Applying hyperautomation to a bank’s existing tech stack
To be sure, AI and automation are key elements of hyperautomation. But hyperautomation is more than those two ingredients. Indeed, hyperautomation is a holistic approach to connect a bank’s disjointed systems and transform its processes from end to end using technologies such as machine learning, AI, robotic process optimization and low-code application development.
In most banks, the application of hyperautomation must consider the realities of their technology stack. “Hyperautomation is not done to a completely new set of processes or technology,” said Simon Cox, chief transformation officer at ServiceNow. “When banks hyperautomate their business processes or technology and security, the underlying capabilities will vary from decades-old core banking system right up to the latest and greatest cloud-provided service.”
The ideal foundation for hyperautomation to help banks address security is to be sure that the organization’s risk model is built into the overall initiative. This is especially important because securing the complex and always evolving mix of technologies and processes banks use must be approached with prioritization that hyperautomation can then execute.
For instance, imagine a scenario when machine learning or AI identifies vulnerabilities on a number of bank servers. But it may not always be the right choice to immediately patch the servers. “If those servers are really old and haven’t been touched much, the risk of patching may be greater than the risk of leaving the vulnerability there, especially given the extra perimeter controls that may be in place,” Cox said. “You need to build the organization’s risk model in so that hyperautomation provides the controls and oversight the bank requires.”
The right balance between people and technology, while reducing cost
Bank digital transformation has traditionally focused on customer-facing processes. Improving security and lowering risk with hyperautomation mean applying it to internal processes in the middle and back office. This is a good starting point because internal processes around things such as money laundering and fraud have traditionally been manual and have grown more complex as risk and data models have expanded.
“They’re a great place to look for hyperautomation because a bank may not have any individuals still around who understand the complexity that has been created,” Cox said. “By using hyperautomation, you can use the machines to navigate that complexity. Banks are realizing the increasing complexity in that messy middle and back office has increased costs, but it has also increased risk because the complexity is so large that they can’t rely on employees to manage it any longer.”

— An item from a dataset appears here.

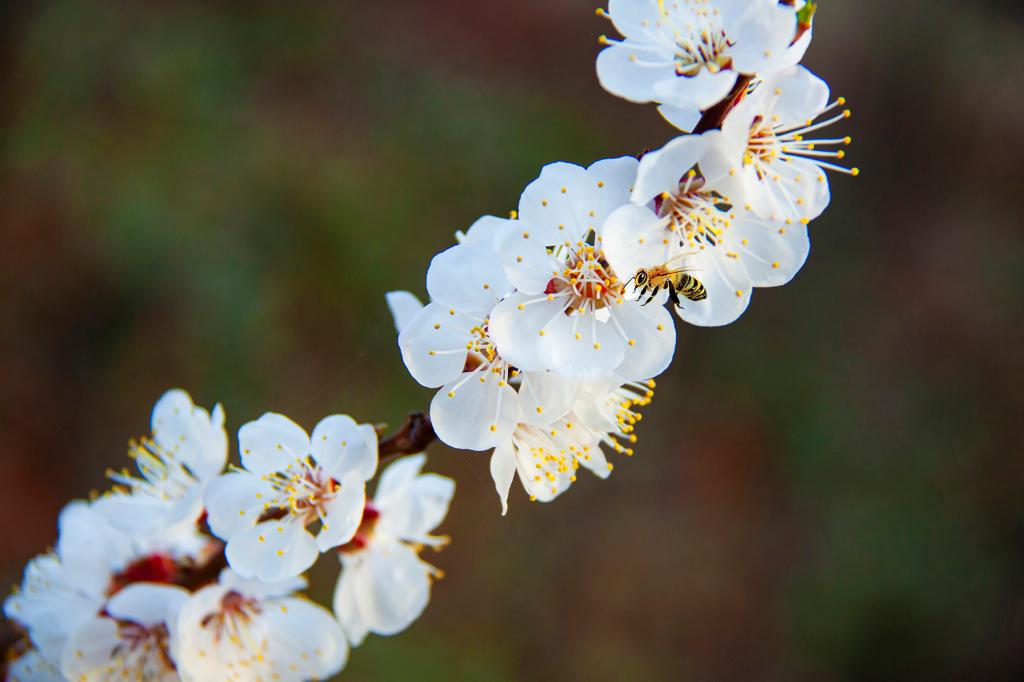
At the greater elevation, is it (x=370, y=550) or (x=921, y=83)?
(x=921, y=83)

Which is not to say that bank employees are removed from the equation altogether. Rather, it’s about combining the tools hyperautomation provides to focus attention where it’s needed most. Importantly, applying hyperautomation that’s hard-wired with a bank’s risk profile and security policies makes it easier and less expensive to respond if a security breach occurs. “Where things become expensive in the technology and security world related to regulation is after the incident, when the organization has to be able evidence the reasonable steps you took to prevent a recurrence,” Cox said.
This is a time-consuming, highly manual process lasting as long as 18 months to two years. Hyperautomation can accelerate that response time. “If you are able to have built into your hyperautomated technology and security the checks and balances of everything that’s been done along the way and show that every automated decision was compliant with policy and have that evidence,” Cox said, “then your response to that regulatory oversight will be far quicker and far, far cheaper.”